→ **Task data**
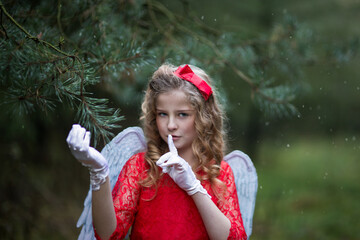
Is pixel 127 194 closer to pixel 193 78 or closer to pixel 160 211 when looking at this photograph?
pixel 160 211

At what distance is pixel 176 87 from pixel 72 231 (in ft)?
10.0

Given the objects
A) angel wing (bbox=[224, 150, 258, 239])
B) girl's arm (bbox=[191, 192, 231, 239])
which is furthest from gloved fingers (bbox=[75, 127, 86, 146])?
angel wing (bbox=[224, 150, 258, 239])

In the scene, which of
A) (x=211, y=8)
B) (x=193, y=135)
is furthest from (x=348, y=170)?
(x=193, y=135)

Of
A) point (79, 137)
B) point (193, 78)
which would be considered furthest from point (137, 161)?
point (79, 137)

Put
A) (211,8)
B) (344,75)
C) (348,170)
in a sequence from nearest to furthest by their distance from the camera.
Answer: (211,8), (344,75), (348,170)

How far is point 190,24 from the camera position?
9.44ft

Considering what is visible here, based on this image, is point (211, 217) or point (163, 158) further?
point (211, 217)

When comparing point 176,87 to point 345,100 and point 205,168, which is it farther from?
point 345,100

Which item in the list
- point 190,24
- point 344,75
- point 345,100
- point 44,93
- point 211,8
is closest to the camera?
point 44,93

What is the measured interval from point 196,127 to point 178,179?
0.98ft

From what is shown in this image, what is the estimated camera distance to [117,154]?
7.11 feet

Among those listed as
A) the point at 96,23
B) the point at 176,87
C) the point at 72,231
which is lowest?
the point at 72,231

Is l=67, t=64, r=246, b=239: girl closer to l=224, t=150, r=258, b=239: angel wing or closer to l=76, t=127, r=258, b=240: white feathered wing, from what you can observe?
l=76, t=127, r=258, b=240: white feathered wing

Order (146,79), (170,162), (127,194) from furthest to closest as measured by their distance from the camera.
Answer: (146,79), (127,194), (170,162)
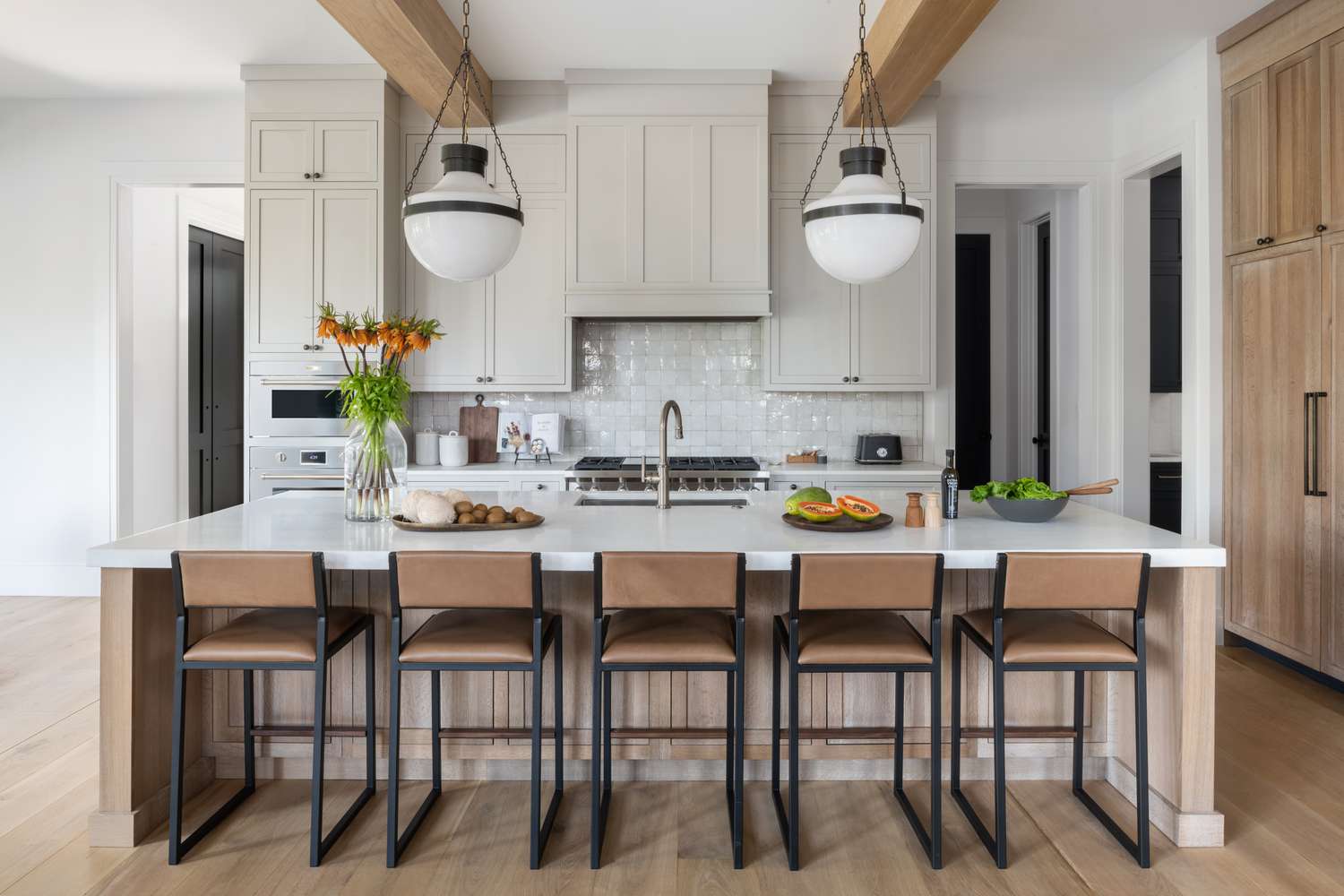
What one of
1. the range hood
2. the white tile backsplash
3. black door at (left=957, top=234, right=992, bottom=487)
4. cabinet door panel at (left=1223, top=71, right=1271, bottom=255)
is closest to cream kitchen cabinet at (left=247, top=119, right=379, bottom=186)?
the range hood

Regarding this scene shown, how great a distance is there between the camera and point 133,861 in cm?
222

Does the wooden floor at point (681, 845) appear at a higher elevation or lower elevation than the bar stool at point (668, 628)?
lower

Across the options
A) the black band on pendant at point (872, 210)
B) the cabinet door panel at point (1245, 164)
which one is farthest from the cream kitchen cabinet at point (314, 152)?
the cabinet door panel at point (1245, 164)

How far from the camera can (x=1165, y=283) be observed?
16.7 ft

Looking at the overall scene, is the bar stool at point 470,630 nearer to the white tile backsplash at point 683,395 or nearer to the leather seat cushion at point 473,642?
the leather seat cushion at point 473,642

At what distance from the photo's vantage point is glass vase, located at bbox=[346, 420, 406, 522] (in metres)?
2.64

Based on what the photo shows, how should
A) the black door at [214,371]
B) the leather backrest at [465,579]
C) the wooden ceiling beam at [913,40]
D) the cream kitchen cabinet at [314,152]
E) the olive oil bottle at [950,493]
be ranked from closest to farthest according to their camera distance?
the leather backrest at [465,579] → the olive oil bottle at [950,493] → the wooden ceiling beam at [913,40] → the cream kitchen cabinet at [314,152] → the black door at [214,371]

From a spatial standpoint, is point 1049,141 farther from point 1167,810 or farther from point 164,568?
point 164,568

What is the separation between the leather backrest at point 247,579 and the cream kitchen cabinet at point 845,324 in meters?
3.01

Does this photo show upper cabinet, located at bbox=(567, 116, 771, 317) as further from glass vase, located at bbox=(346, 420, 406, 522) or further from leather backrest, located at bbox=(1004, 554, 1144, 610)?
leather backrest, located at bbox=(1004, 554, 1144, 610)

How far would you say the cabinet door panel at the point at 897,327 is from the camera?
4.59 m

→ **Requirement**
Copy the records above exactly, leaving out every picture.

→ **Result for this task**
Is pixel 127 194 closer to pixel 193 78 or closer to pixel 160 211 when looking at this photograph?
pixel 160 211

At what distance is pixel 176 87 from pixel 72 231 (in ft)?
10.0

Given the objects
A) angel wing (bbox=[224, 150, 258, 239])
B) girl's arm (bbox=[191, 192, 231, 239])
which is furthest from gloved fingers (bbox=[75, 127, 86, 146])?
angel wing (bbox=[224, 150, 258, 239])

In the scene, which of
A) (x=211, y=8)
B) (x=193, y=135)
is furthest from (x=348, y=170)?
(x=193, y=135)

Of
A) point (79, 137)
B) point (193, 78)
which would be considered furthest from point (137, 161)?
point (79, 137)

Put
A) (211,8)
B) (344,75)
C) (348,170)
in a sequence from nearest to furthest by their distance from the camera.
Answer: (211,8), (344,75), (348,170)

How far is point 190,24 from the camera position?
9.44ft

Considering what is visible here, based on this image, is point (211, 217) or point (163, 158) further?
point (211, 217)

When comparing point 176,87 to point 345,100 and point 205,168, which is it farther from?
point 345,100

Which item in the list
- point 190,24
- point 344,75
- point 345,100
- point 44,93
- point 211,8
is closest to the camera?
point 44,93

What is the measured interval from point 196,127 to point 178,179?
0.98ft

From what is shown in this image, what is the estimated camera distance to [117,154]?
7.11 feet

Among those listed as
A) the point at 96,23
B) the point at 176,87
C) the point at 72,231
which is lowest?
the point at 72,231

Is l=67, t=64, r=246, b=239: girl closer to l=224, t=150, r=258, b=239: angel wing or closer to l=76, t=127, r=258, b=240: white feathered wing, from what you can observe?
l=76, t=127, r=258, b=240: white feathered wing

Order (146,79), (170,162), (127,194) from furthest to closest as measured by their distance from the camera.
Answer: (146,79), (127,194), (170,162)
What one of
1. the range hood
2. the white tile backsplash
3. black door at (left=957, top=234, right=992, bottom=487)
4. cabinet door panel at (left=1223, top=71, right=1271, bottom=255)
is closest to cream kitchen cabinet at (left=247, top=119, right=379, bottom=186)?
the range hood

Regarding this scene shown, how great a distance is there between the camera and point 133,861 in cm?
222

Does the wooden floor at point (681, 845) appear at a higher elevation or lower elevation than the bar stool at point (668, 628)?
lower

Across the options
A) the black band on pendant at point (872, 210)
B) the cabinet door panel at point (1245, 164)
which one is farthest from the cream kitchen cabinet at point (314, 152)?
the cabinet door panel at point (1245, 164)

How far from the camera can (x=1165, y=283) be observed?
16.7 ft

Looking at the overall scene, is the bar stool at point 470,630 nearer to the white tile backsplash at point 683,395 or nearer to the leather seat cushion at point 473,642?
the leather seat cushion at point 473,642

At what distance from the photo's vantage point is glass vase, located at bbox=[346, 420, 406, 522] (in metres)?
2.64

Based on what the photo shows, how should
A) the black door at [214,371]
B) the leather backrest at [465,579]
C) the wooden ceiling beam at [913,40]
D) the cream kitchen cabinet at [314,152]
E) the olive oil bottle at [950,493]
be ranked from closest to farthest according to their camera distance?
the leather backrest at [465,579] → the olive oil bottle at [950,493] → the wooden ceiling beam at [913,40] → the cream kitchen cabinet at [314,152] → the black door at [214,371]

From a spatial standpoint, is point 1049,141 farther from point 1167,810 or farther from point 164,568?
point 164,568

What is the separation between the leather backrest at point 247,579 and the cream kitchen cabinet at point 845,324 in meters?
3.01

Does this photo show upper cabinet, located at bbox=(567, 116, 771, 317) as further from glass vase, located at bbox=(346, 420, 406, 522) or further from leather backrest, located at bbox=(1004, 554, 1144, 610)?
leather backrest, located at bbox=(1004, 554, 1144, 610)

How far would you say the cabinet door panel at the point at 897,327 is from the camera?
4.59 m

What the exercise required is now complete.